Count the lines in the data below that contain the string "nearer", treating uppercase and lowercase as different. Reply with the number alone.

● Extracted information:
- - - -

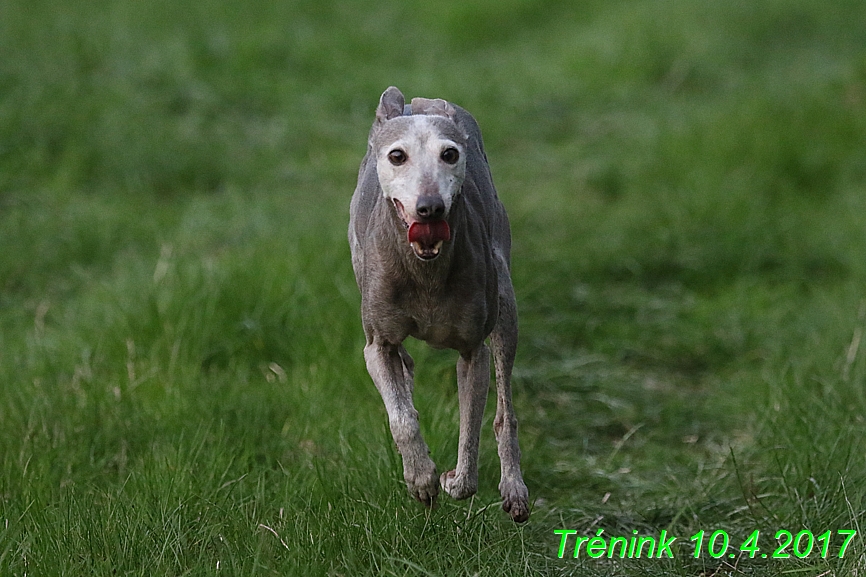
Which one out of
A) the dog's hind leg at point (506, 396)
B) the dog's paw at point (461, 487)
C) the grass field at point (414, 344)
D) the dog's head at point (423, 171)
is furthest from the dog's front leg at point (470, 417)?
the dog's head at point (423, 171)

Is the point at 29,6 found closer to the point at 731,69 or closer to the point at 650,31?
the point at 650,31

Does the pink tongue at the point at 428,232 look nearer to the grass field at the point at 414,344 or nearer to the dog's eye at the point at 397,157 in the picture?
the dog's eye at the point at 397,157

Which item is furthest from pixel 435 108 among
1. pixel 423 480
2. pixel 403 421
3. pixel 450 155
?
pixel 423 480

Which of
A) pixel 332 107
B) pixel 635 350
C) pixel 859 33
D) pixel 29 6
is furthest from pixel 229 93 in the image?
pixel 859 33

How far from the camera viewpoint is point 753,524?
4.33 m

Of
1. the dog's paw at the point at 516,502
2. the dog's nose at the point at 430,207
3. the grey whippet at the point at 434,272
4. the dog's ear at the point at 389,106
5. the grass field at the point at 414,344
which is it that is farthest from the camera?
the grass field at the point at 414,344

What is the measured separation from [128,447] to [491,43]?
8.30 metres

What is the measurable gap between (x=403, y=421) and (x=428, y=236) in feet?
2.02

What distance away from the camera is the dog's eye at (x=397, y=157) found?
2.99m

- - - -

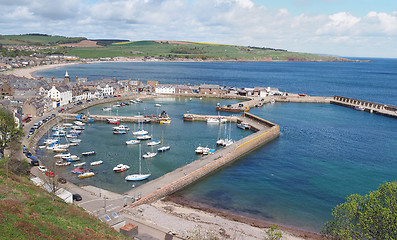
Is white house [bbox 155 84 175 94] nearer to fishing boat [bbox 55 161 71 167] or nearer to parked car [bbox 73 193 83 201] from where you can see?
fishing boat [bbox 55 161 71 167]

- - - -

● Task answer: 2